Problem 1f Plot the KDE of the PDF for the number of chinups middle aged men can do using bandwidths of 1 and 5 for the tophat kernel. How do the results differ from the histogram plots above?


In [ ]:
PDFtophat1 = kde_sklearn( # complete
plt.plot( # complete

PDFtophat5 = kde_sklearn( # complete
plt.plot( # complete
plt.legend()

It turns out blocks are not an ideal representation for continuous data (see discussion on histograms above). Now we will explore the resulting PDF from other kernels.

Problem 1g Plot the KDE of the PDF for the number of chinups middle aged men can do using a gaussian and Epanechnikov kernel. How do the results differ from the histogram plots above?

Hint - you will need to select the bandwidth. The examples above should provide insight into the useful range for bandwidth selection. You may need to adjust the values to get an answer you "like."


In [ ]:
PDFgaussian = kde_sklearn( # complete
PDFepanechnikov = kde_sklearn( # complete

So, what is the optimal choice of bandwidth and kernel? Unfortunately, there is no hard and fast rule, as every problem will likely have a different optimization. Typically, the choice of bandwidth is far more important than the choice of kernel. In the case where the PDF is likely to be gaussian (or close to gaussian), then Silverman's rule of thumb can be used:

$$h = 1.059 \hat{\sigma} n^{-1/5}$$

where $h$ is the bandwidth, $\hat{\sigma}$ is the standard deviation of the samples, and $n$ is the total number of samples. Note - in situations with bimodal or more complicated distributions, this rule of thumb can lead to woefully inaccurate PDF estimates. The most general way to estimate the choice of bandwidth is via cross validation (we will cover cross-validation in further detail tomorrow).

What about multidimensional PDFs? It is possible using many of the Python implementations of KDE to estimate multidimensional PDFs, though it is very very important to beware the curse of dimensionality in these circumstances.

Problem 1h Essentially, the Challenge Problem The code below will generate random samples from two different gaussian distributions, one with 200 data points and the other with 1000 data points. Use KDE to estimate the PDF for each distribution, then select a subset of 100 sources from the 1000 data point set that approximates the PDF of the 200 data point set. Confirm your results with plots.

Hint - np.random.choice() allows weighted random selections from an array using the p = probability option, where probability. Note that the probabilites must sum to 1.


In [ ]:
# complete

While this methodology is not perfect - it provides a pretty good solution for comparing different samples in an apples to apples sense.

Problem 2) Dimensionality Reduction

A consitent problem for visualizing large datasets is that almost all projections of the data must be rendered in two dimensions so they can be displayed on the page or screen. While it is possible to capture a greater deal of dimensionality (3D projection, point color, point size, point symbol, etc.) by getting a little creative, these methods are highly inadequate for data sets in 10s, 100s, or millions (Google) of dimensions.

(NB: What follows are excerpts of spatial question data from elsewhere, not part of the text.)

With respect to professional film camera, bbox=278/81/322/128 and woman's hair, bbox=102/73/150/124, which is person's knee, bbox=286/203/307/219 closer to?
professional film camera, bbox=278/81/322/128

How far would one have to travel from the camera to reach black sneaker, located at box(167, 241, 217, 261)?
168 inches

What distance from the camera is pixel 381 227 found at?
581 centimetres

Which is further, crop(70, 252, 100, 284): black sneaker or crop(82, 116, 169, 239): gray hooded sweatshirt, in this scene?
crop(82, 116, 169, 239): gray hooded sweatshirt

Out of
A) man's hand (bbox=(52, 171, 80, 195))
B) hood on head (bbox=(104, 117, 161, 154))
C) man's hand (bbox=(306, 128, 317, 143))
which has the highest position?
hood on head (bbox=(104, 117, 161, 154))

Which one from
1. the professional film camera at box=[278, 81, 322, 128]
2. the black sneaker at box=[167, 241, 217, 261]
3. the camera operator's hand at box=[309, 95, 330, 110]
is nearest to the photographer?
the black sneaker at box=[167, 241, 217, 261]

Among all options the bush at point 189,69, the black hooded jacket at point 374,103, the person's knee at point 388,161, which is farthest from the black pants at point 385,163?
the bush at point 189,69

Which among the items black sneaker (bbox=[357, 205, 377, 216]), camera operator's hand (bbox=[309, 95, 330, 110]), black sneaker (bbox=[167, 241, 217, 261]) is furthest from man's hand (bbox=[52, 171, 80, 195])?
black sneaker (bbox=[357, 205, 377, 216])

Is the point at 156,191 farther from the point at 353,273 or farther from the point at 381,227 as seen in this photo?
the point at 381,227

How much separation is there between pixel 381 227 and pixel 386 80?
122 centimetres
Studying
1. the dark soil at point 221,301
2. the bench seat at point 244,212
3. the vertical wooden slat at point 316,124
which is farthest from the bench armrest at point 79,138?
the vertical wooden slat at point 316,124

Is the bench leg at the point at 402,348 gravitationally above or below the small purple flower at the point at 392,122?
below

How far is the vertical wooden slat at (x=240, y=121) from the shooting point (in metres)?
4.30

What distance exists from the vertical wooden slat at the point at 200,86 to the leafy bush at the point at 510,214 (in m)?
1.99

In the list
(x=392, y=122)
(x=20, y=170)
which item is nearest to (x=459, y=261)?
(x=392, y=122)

A solution for this problem is dimesionality reduction. The goal is to identify a new set of artificial features that reduces the overall size of the data set while still capturing most of the variance of the original data (some instances require a similar, but different, goal of identifying which features contain the least information and removing those from the model).

Digits Data Set

There are many different algorithms that can be used to perform dimensionality reduction. Today we will introduce a few, and develop some intuition by example. To illustrate these examples, we will use the famous digits data set, which includes images of hand-written digits from 0-9. The images are segmented into an 8 x 8 [64] grid, with the intensity recorded in each pixel recorded on a scale from 0-16. Note - our data structure will deal with "flattened", length = 64, 1D arrays for each of the 1797 digits in the training set.

Historical aside - the use of machine learning to classify this famous data set has saved the USPS billions of dollars as computers can now scan and automatically direct > 98% of all mail based on the written zipcodes.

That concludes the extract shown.